L’histoire provient d’une étude menée auprès de 17 personnes atteintes de diabète qui avaient reçu un chien entraîné à renifler et à les alerter lorsque leur taux de sucre dans le sang (glucose) était trop bas (hypoglycémie).

L’hypoglycémie est potentiellement grave et si elle n’est pas traitée, elle peut entraîner un coma.

Au cours des entrevues, les propriétaires ont signalé que les chiens avaient amélioré leur vie et aidé leur diabète. Les résultats des tests sanguins ont confirmé la perception selon laquelle les chiens pouvaient détecter des taux de glucose en dehors de la plage désirée dans de nombreux cas, et qu’avoir un chien rendait le propriétaire plus susceptible de rester dans la plage souhaitée.

Ces résultats étaient encourageants, mais ils étaient basés sur un très petit échantillon de personnes et n’étaient pas toujours cohérents. Donc, les résultats doivent être interprétés avec prudence.

Une autre considération pratique est que l’offre de chiens «renifleurs de diabète» est limitée. L’organisation caritative britannique qui forme les chiens utilisés dans l’étude – Medical Detection Dogs – a une liste d’attente de trois ans pour les chiens.

Si vous vivez avec le diabète et craignez que vos symptômes soient mal contrôlés, il existe d’autres options, comme suivre un cours sur le diabète, qui vous aide à mieux comprendre et gérer votre état.

D’où vient l’histoire?

L’étude a été réalisée par des chercheurs de l’Université de Bristol et de l’Université de Dundee en collaboration avec une organisation caritative appelée Medical Detection Dogs basée à Milton Keynes. Il a été financé par The Company of Animals – une compagnie d’accessoires pour animaux de compagnie. Les bailleurs de fonds n’avaient aucun rôle dans la conception de l’étude.

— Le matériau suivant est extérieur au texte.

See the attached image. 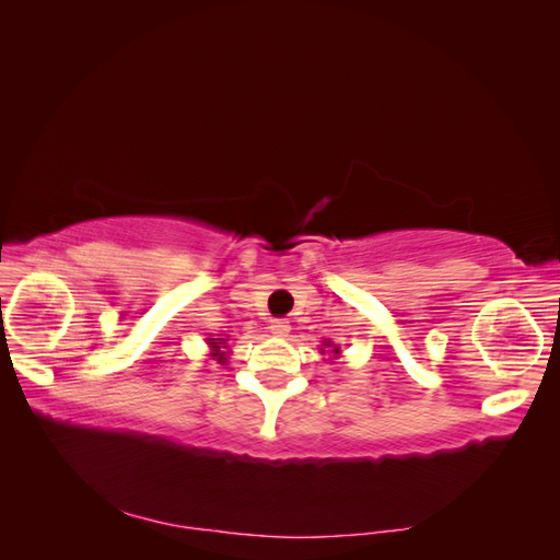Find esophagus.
I'll use <instances>...</instances> for the list:
<instances>
[{"mask_svg": "<svg viewBox=\"0 0 560 560\" xmlns=\"http://www.w3.org/2000/svg\"><path fill=\"white\" fill-rule=\"evenodd\" d=\"M290 322H284V319H276V322H270V334L273 336H287L290 334Z\"/></svg>", "mask_w": 560, "mask_h": 560, "instance_id": "1", "label": "esophagus"}]
</instances>
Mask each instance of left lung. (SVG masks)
I'll use <instances>...</instances> for the list:
<instances>
[{"instance_id":"8db88e82","label":"left lung","mask_w":560,"mask_h":560,"mask_svg":"<svg viewBox=\"0 0 560 560\" xmlns=\"http://www.w3.org/2000/svg\"><path fill=\"white\" fill-rule=\"evenodd\" d=\"M325 346L329 348V352H331V354H341V350H338V346H334L331 341H325ZM322 352H325V350H322Z\"/></svg>"}]
</instances>
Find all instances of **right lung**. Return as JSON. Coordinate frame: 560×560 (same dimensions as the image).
I'll use <instances>...</instances> for the list:
<instances>
[{
	"instance_id": "obj_1",
	"label": "right lung",
	"mask_w": 560,
	"mask_h": 560,
	"mask_svg": "<svg viewBox=\"0 0 560 560\" xmlns=\"http://www.w3.org/2000/svg\"><path fill=\"white\" fill-rule=\"evenodd\" d=\"M226 341L229 338H208V346L212 348V360H217L219 364H226V360H229V346H226Z\"/></svg>"
}]
</instances>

L’étude a été publiée dans la revue scientifique de la Bibliothèque publique des sciences (PLoS) One – une revue scientifique. Le journal est en libre accès donc l’étude est libre de lire ou de télécharger.

Les reportages des médias de l’étude étaient généralement précis.

De quel type de recherche s’aggissait-t-il?

C’était une étude observationnelle. Les chercheurs ont voulu tester si les chiens spécialement formés étaient efficaces pour alerter leurs propriétaires, qui avaient le diabète, lorsque leur taux de sucre dans le sang est tombé en dehors de la plage normale.

Le diabète est une condition où le corps ne peut pas contrôler ses niveaux de sucre dans le sang de manière adéquate. Trop de glucose dans le sang (hyperglycémie) ou trop peu (hypoglycémie) peut entraîner une série de complications médicales à court et à long terme.

Cette recherche visait à mettre l’accent sur la capacité du chien à détecter l’hypoglycémie, un état relativement courant qui, dans les cas les plus extrêmes, peut causer une perte de conscience, un coma et même la mort.

Par conséquent, certaines personnes atteintes de diabète font état d’une peur importante de l’hypoglycémie et changent leur mode de vie pour minimiser le risque.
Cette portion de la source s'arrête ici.